- _ACTIVITIES_:
A - Answer the following questions using the text on Desmond Uniacke.
(i) Where was Uniacke born?
(ii) What other work besides military service does the text list for him?
(iii) How many aerial victories was Uniacke credited with?
B - From the text on Desmond Uniacke, extract the passage starting at "Lieutenant Desmond Percival" and ending at "of Jasta 27.", reproducing it word for word.

- _SELECTED PASSAGE_:
▬▬▬

- Born: 18 December 1895 Chelsea, Middlesex, England
- Died: 25 March 1933 (aged 37) Middlesex, England
- Allegiance: United Kingdom
- Branch: British Army Royal Air Force
- Service years: 1914–1919
- Rank: Lieutenant
- Unit: Royal Inniskilling Fusiliers Royal Irish Rifles No. 48 Squadron RFC
- Conflicts: World War I • Western Front
- Other work: Wine salesman

= Desmond Uniacke =

British flying ace (1895–1933)

Lieutenant Desmond Percival Fitzgerald Uniacke (18 December 1895 – 25 March 1933) was a British World War I flying ace credited with thirteen aerial victories. He was captured after engaging in aerial combat with Hermann Göring, commander of Jasta 27.

▬▬▬

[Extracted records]
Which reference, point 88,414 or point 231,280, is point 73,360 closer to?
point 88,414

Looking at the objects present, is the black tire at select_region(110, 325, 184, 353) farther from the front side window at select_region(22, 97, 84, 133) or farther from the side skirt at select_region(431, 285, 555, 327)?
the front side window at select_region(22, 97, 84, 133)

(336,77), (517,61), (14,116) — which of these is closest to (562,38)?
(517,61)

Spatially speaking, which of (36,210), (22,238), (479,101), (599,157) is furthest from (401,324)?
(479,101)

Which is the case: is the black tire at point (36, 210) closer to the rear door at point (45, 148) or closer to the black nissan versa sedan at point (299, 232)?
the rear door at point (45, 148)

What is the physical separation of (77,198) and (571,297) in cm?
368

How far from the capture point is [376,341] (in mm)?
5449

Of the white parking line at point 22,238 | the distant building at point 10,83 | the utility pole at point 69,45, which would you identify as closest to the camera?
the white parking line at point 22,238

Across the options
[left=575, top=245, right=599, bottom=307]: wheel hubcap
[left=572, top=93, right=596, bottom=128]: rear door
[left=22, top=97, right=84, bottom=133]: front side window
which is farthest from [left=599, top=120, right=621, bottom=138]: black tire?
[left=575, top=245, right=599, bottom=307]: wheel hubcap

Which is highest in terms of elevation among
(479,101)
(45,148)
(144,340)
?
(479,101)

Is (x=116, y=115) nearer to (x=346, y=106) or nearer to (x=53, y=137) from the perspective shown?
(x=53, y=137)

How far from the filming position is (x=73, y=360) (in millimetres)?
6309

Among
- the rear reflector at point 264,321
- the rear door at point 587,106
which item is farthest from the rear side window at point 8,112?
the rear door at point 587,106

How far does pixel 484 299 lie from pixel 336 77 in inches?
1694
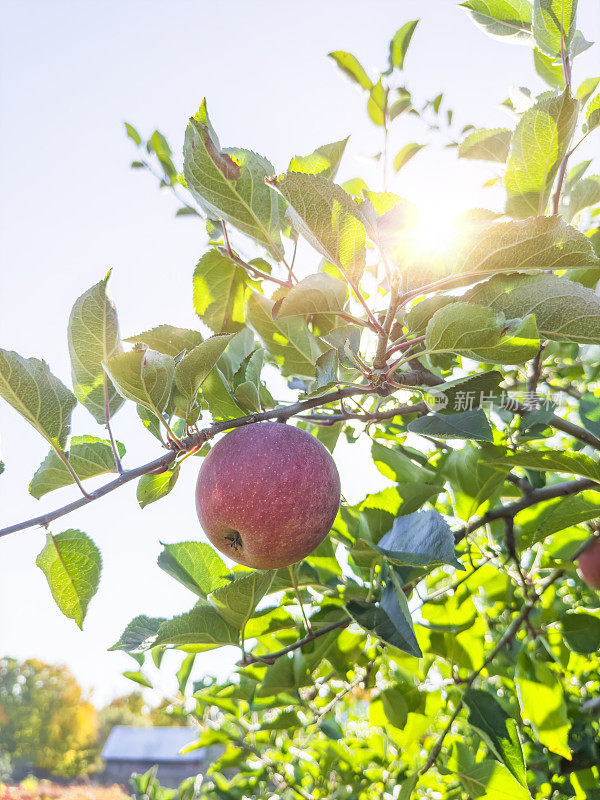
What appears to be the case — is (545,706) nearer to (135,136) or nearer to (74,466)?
(74,466)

▬▬▬

- _EXERCISE ANSWERS_:
A -
(i) Chelsea, Middlesex, England
(ii) Wine salesman
(iii) Thirteen

B -
Lieutenant Desmond Percival Fitzgerald Uniacke (18 December 1895 – 25 March 1933) was a British World War I flying ace credited with thirteen aerial victories. He was captured after engaging in aerial combat with Hermann Göring, commander of Jasta 27.